### [What to do]
Across the material below, how many lines contain the word "Matched"? Give only the number.

### [Input records]
☆ ☆ ☆ ☆ ☆

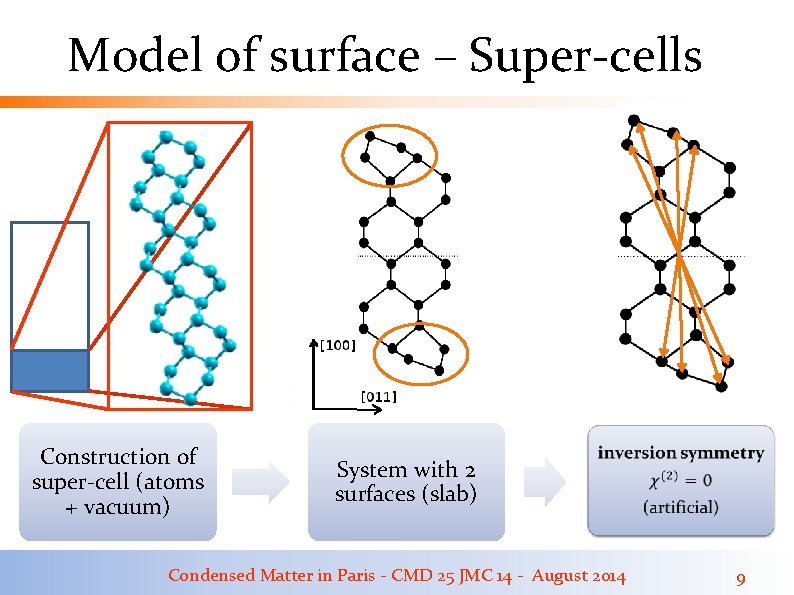 Model of surface – Super-cells

[100]

[011]

Construction of super-cell (atoms + vacuum)

System with 2 surfaces (slab)

inversion symmetry
$\chi^{(2)} = 0$
(artificial)

Condensed Matter in Paris - CMD 25 JMC 14 - August 2014

9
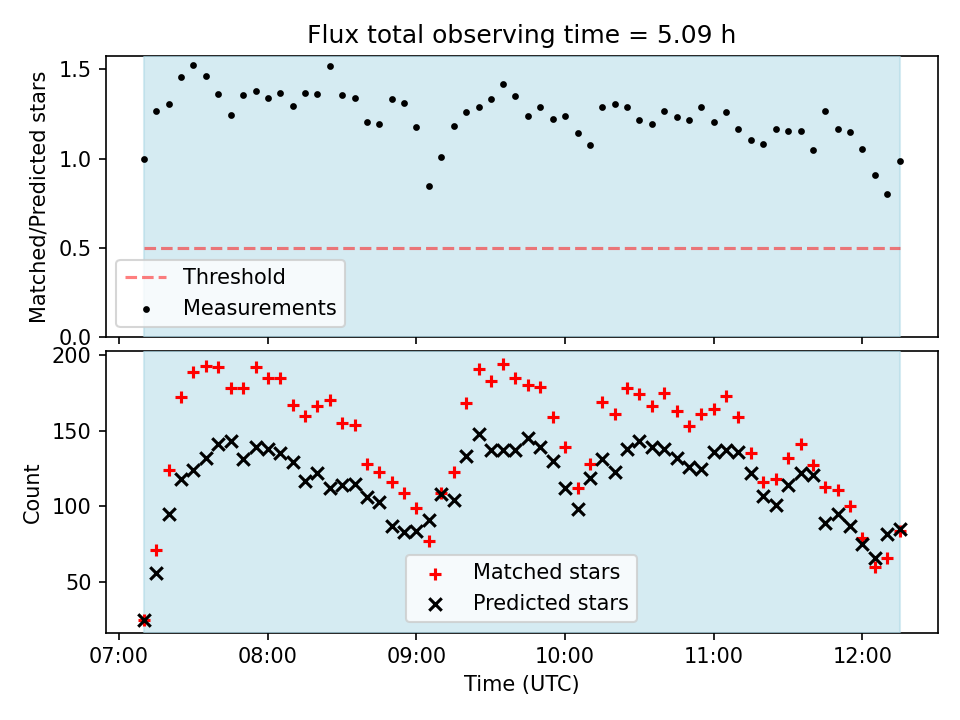 Flux total observing time = 5.09 h

Matched/Predicted stars

1.5
1.0
0.5
0.0

Threshold
Measurements

Count

200
150
100
50

Matched stars
Predicted stars

07:00 08:00 09:00 10:00 11:00 12:00
Time (UTC)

☆ ☆ ☆ ☆ ☆

### [Final answer]
2